[cfe-dev] Spurious register spill with volatile function argument
Michael Clark via cfe-dev
cfe-dev at lists.llvm.org
Sat Mar 26 22:57:55 PDT 2016
Seems I had misused volatile. I removed ‘volatile’ from the function argument on test_0 and it prevented the spill through the stack.
I added volatile because I was trying to avoid the compiler optimising away the call to test_0 (as it has no side effects) but it appeared that volatile was unnecessary and was a misuse of volatile (intended to indicate storage may change outside of the control of the compiler). However it is an interesting case… as a register arguments don’t have storage.

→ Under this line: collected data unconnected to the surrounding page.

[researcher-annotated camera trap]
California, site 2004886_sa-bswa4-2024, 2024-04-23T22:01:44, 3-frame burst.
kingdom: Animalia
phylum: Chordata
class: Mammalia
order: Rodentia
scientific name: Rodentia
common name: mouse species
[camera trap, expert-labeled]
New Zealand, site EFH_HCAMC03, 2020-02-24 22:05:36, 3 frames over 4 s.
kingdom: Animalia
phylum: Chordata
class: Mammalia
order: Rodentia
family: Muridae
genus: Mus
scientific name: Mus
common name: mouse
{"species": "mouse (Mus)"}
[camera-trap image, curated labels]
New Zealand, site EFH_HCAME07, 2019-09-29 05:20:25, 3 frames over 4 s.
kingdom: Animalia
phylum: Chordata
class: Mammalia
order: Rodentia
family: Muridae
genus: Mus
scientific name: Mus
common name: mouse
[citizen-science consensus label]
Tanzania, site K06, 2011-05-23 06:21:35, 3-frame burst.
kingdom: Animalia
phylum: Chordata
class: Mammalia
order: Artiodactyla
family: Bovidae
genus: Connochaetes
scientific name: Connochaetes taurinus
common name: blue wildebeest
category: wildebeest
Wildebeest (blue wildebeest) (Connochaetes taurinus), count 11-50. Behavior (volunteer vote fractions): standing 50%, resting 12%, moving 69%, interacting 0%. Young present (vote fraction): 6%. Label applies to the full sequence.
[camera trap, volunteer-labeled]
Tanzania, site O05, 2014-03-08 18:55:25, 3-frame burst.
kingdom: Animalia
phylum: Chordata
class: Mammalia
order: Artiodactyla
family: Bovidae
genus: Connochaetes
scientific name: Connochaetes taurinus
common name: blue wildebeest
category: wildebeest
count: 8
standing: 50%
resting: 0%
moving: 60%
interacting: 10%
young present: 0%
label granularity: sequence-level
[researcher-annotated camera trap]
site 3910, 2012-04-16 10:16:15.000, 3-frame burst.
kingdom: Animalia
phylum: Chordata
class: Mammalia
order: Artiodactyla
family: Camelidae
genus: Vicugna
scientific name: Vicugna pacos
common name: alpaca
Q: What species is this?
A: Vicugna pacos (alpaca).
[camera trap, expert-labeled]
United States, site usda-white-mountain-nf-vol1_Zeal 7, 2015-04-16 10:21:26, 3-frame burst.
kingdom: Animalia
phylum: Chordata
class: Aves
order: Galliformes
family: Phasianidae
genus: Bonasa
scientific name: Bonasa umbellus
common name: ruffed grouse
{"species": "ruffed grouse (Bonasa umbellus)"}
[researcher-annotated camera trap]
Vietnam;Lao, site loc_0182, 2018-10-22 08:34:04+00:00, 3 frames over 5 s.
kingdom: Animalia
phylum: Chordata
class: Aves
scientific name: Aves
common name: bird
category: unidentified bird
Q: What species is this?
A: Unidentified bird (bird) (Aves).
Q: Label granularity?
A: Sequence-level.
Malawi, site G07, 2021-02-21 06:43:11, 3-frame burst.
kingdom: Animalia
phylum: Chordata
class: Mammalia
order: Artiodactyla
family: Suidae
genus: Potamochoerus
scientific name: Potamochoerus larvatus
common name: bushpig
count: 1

GCC, Clang folk, any ideas on why there is a stack spill for a volatile register argument passed in esi? Does volatile force the argument to have storage allocated on the stack? Is this a corner case in the C standard? This argument in the x86_64 calling convention only has a register, so technically it can’t change outside the control of the C "virtual machine” so volatile has a vague meaning here. This seems to be a case of interpreting the C standard in such a was as to make sure that a volatile argument “can be changed” outside the control of the C "virtual machine” by explicitly giving it a storage location on the stack. I think volatile scalar arguments are a special case and that the volatile type label shouldn’t widen the scope beyond the register unless it actually *needs* storage to spill. This is not a volatile stack scoped variable unless the C standard interprets ABI register parameters as actually having ‘storage’ so this is questionable… Maybe I should have gotten a warning… or the volatile type qualifier on a scalar register argument should have been ignored…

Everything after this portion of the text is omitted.